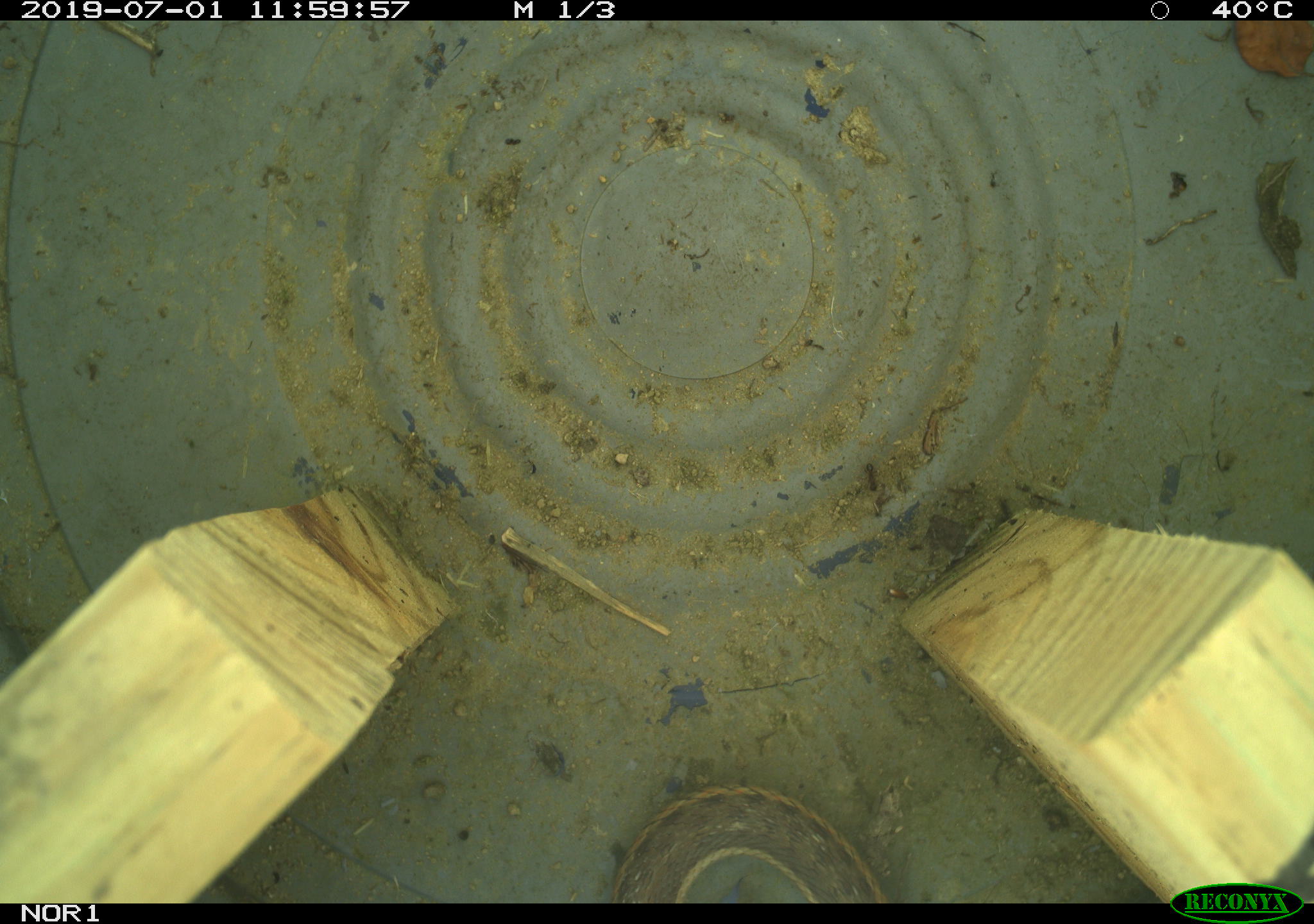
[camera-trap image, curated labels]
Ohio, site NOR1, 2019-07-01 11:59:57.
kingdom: Animalia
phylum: Chordata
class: Reptilia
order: Squamata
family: Colubridae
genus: Thamnophis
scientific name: Thamnophis sirtalis sirtalis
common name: eastern gartersnake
Eastern gartersnake (Thamnophis sirtalis sirtalis).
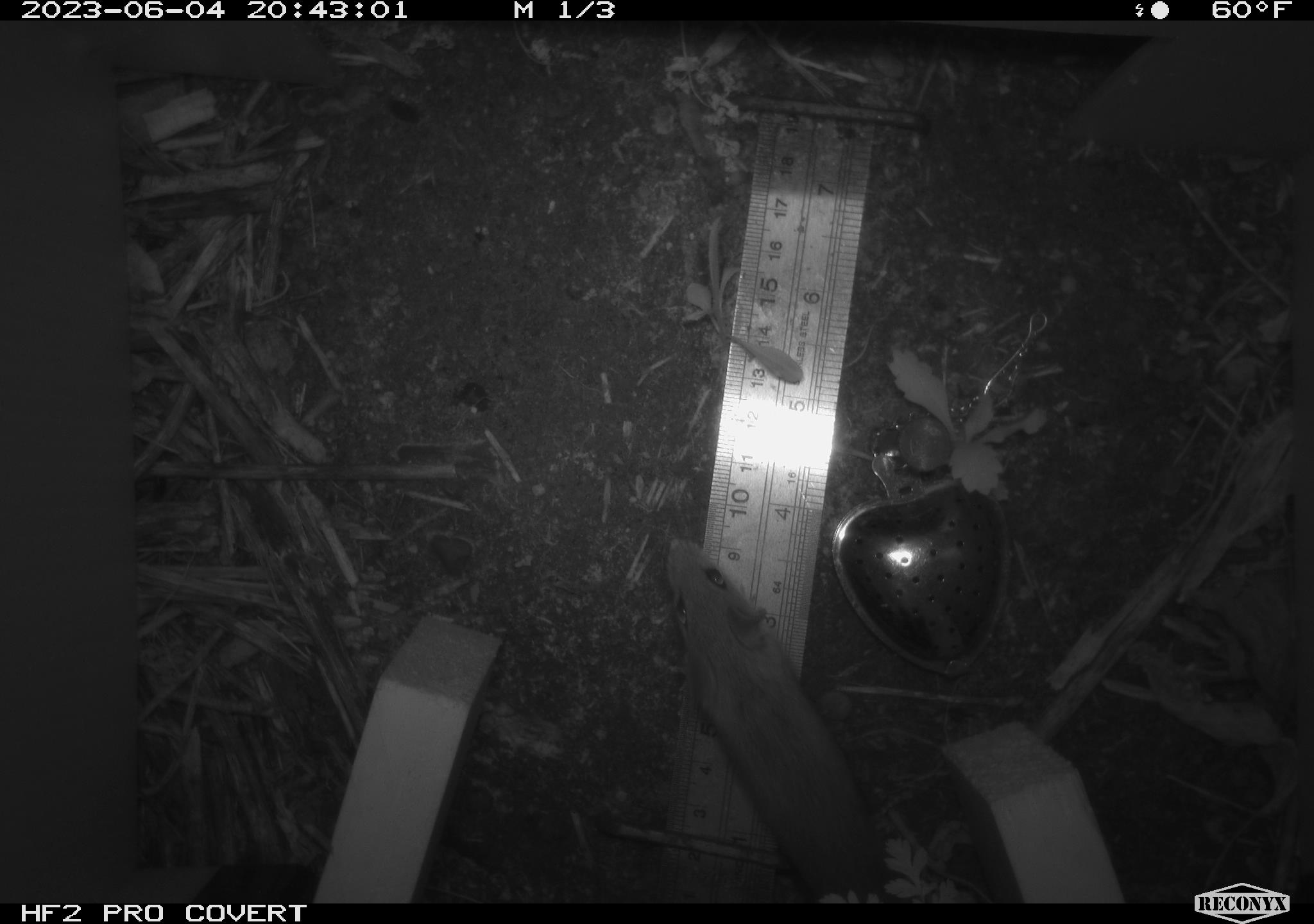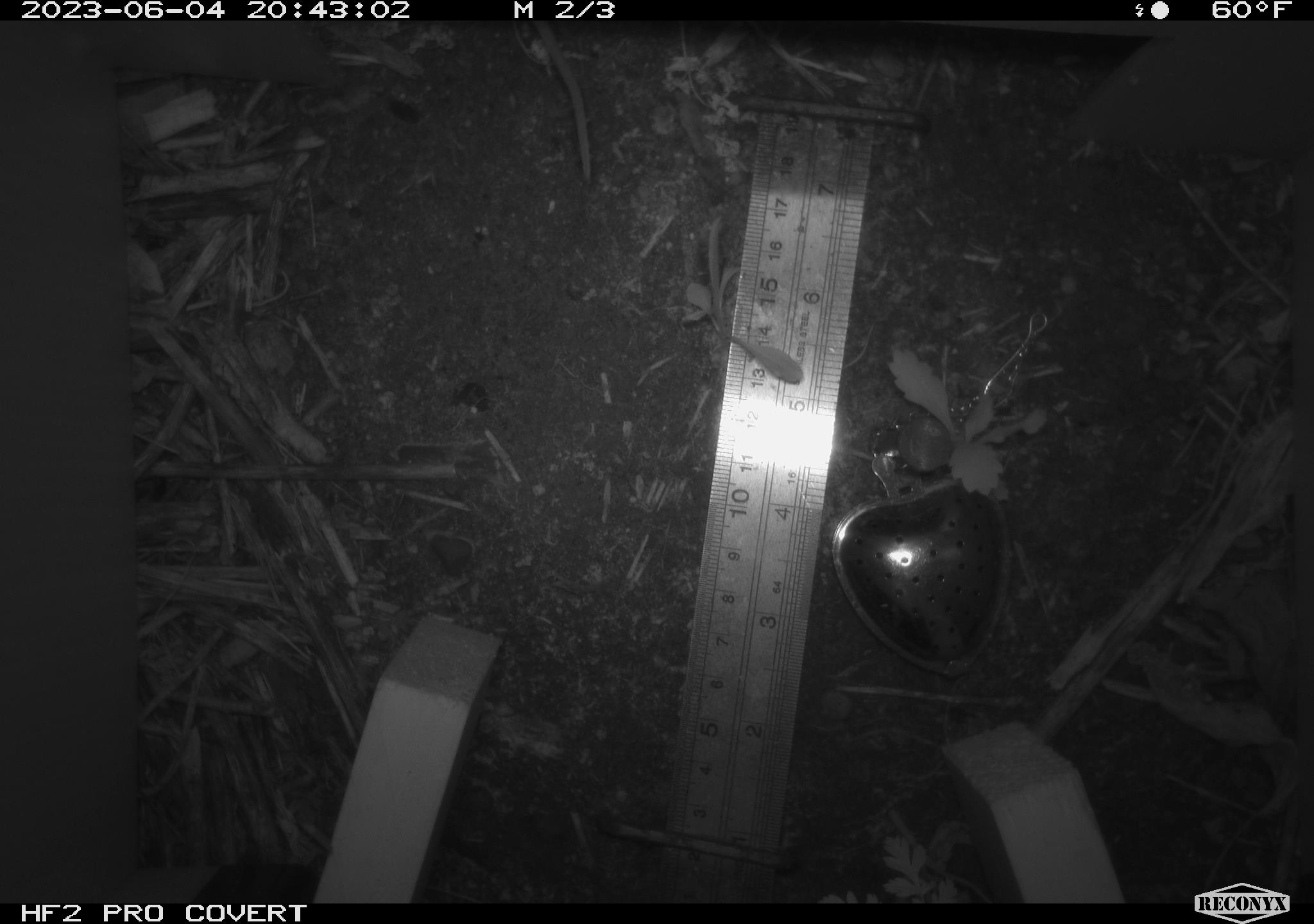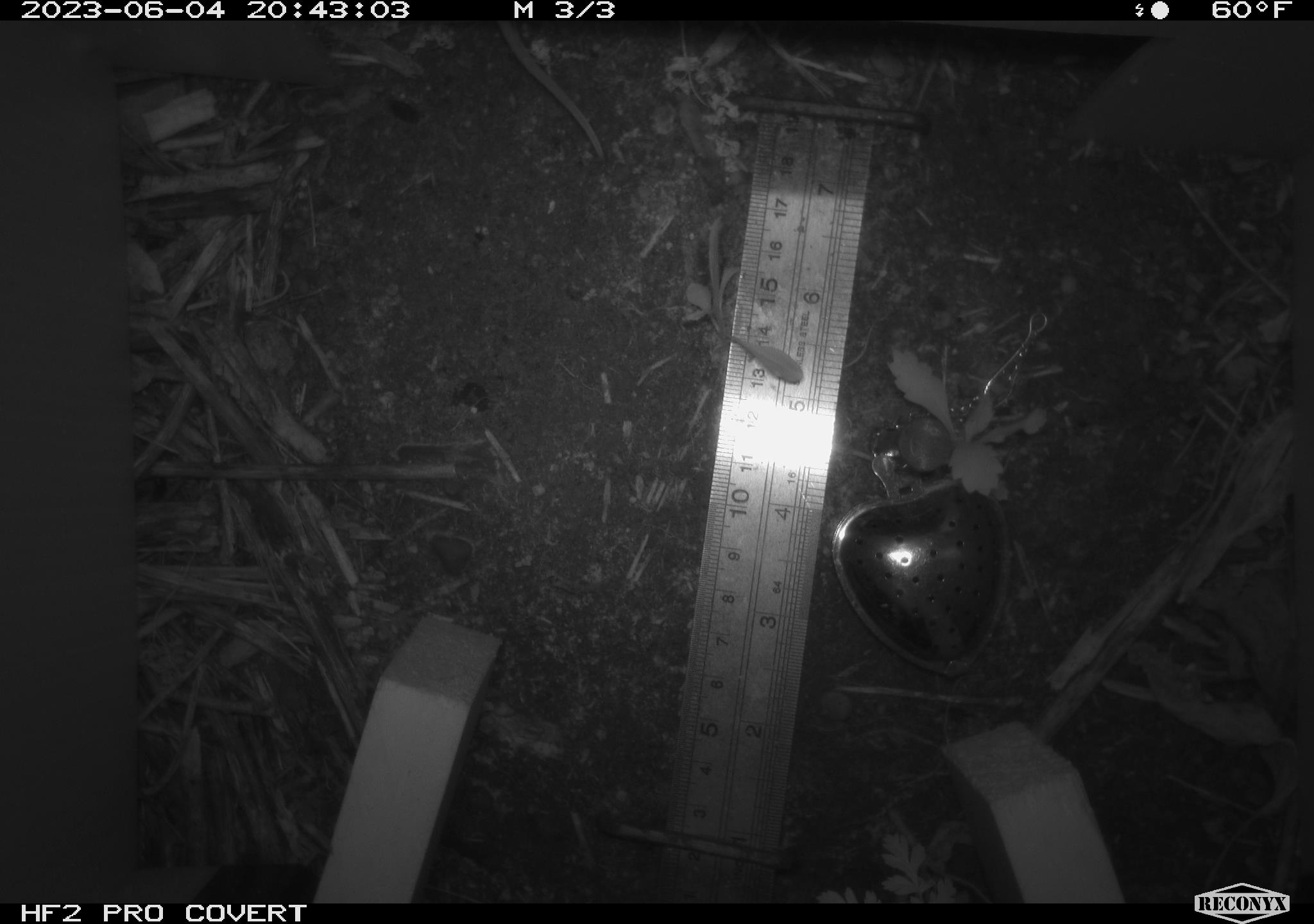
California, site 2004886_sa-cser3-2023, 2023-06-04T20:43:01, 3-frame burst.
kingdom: Animalia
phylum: Chordata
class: Mammalia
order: Rodentia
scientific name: Rodentia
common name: mouse species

WHAT THE TASK ASKS:
Write out exactly the final stretch of the records: the line containing "2023-06-04T20:43:01, 3-frame burst." and every line after it, through the last, and nothing else.

ANSWER SPACE:
California, site 2004886_sa-cser3-2023, 2023-06-04T20:43:01, 3-frame burst.
kingdom: Animalia
phylum: Chordata
class: Mammalia
order: Rodentia
scientific name: Rodentia
common name: mouse species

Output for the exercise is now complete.